Suggestion 5: Give Yourself Permission to Unplug
I know, I know. The idea of turning off your phone or stepping away from the computer might sound blasphemous. But here’s the thing: Your brain was not designed to process all the things all the time. Constant information, especially the kind that makes you want to hide under the covers, isn’t doing you any favors.
Take an intentional break. It doesn’t need to be for long—maybe 30 minutes or an hour. Use that time to read something unrelated to current events, tend to your houseplants, or indulge in a hobby you’ve neglected. (Remember hobbies? Those things we do just because they’re fun?) Giving your mind a rest from the outside world is like hitting a reset button. I also only keep text and call notifications on my phone. I couldn’t handle it if my phone binged with every spam email or random ass DM I got from someone wanting me to sell their cheap jewelry.

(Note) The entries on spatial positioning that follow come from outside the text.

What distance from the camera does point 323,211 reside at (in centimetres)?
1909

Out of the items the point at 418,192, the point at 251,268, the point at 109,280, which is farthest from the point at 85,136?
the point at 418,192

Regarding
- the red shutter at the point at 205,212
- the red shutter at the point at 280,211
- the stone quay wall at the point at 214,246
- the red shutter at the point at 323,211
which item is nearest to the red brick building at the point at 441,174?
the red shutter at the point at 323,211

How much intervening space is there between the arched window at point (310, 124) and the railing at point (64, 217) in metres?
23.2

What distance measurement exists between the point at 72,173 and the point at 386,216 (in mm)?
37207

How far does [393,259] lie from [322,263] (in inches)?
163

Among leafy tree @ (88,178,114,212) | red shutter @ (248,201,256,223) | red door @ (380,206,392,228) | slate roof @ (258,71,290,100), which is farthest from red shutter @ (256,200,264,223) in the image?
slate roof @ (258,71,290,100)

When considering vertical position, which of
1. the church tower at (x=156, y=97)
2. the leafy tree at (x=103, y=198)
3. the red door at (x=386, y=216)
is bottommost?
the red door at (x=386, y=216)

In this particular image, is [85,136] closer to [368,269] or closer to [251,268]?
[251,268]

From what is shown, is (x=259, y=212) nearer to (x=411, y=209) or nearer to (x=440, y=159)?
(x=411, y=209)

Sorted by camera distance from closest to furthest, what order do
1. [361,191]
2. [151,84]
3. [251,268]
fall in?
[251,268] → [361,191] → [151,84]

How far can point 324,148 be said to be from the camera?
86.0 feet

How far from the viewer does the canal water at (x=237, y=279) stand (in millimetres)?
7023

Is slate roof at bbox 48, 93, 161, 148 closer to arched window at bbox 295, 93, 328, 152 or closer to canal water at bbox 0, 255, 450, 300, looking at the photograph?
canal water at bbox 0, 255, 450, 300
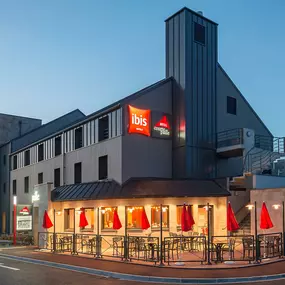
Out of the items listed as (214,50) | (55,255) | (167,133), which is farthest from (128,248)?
(214,50)

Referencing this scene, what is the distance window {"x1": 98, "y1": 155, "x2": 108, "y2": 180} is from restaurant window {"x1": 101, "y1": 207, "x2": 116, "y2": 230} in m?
2.14

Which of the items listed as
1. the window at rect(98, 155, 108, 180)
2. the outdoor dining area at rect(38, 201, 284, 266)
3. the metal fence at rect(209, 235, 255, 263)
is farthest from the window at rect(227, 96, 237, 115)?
the metal fence at rect(209, 235, 255, 263)

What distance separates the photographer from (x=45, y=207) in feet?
94.6

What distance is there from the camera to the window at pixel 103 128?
1100 inches

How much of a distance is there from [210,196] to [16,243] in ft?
49.9

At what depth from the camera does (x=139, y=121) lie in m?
26.4

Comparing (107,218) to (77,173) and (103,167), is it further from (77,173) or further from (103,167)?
(77,173)

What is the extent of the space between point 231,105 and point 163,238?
1220 centimetres

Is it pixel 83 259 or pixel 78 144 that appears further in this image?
pixel 78 144

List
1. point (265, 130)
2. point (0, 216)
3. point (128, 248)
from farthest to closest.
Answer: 1. point (0, 216)
2. point (265, 130)
3. point (128, 248)

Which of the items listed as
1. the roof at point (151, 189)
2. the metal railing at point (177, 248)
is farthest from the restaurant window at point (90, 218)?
the metal railing at point (177, 248)

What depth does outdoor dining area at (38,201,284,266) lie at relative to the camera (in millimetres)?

Suggestion 6: Find Something (or Someone) That Grounds You
When life feels chaotic, grounding yourself in something constant can be incredibly soothing. Maybe it’s a favorite book, a comforting TV show, or a pet that demands your attention (Charlotte, I’m looking at you). Step outside and walk barefoot in the grass! Sit by the ocean. Find your anchor. Hug a tree as my good friend suggested earlier today!
And if you can, talk to someone who can remind you that not everything is falling apart. A friend, a partner, a therapist—someone who can listen without judgment and offer a sense of stability. We’re social creatures, after all, and sharing the weight of the world with someone else can make it feel a little lighter.
In Closing…
Life is weird, unpredictable, and sometimes just overwhelming. When it feels like everything’s coming undone, it helps to focus on the present moment. Reach out to friends. Snuggle your dog.
In the end, remember this: The world may feel like it’s falling apart, but you’re more resilient than you think. You’ve navigated tough days before, and you’ll get through this one too—preferably in your coziest pajamas.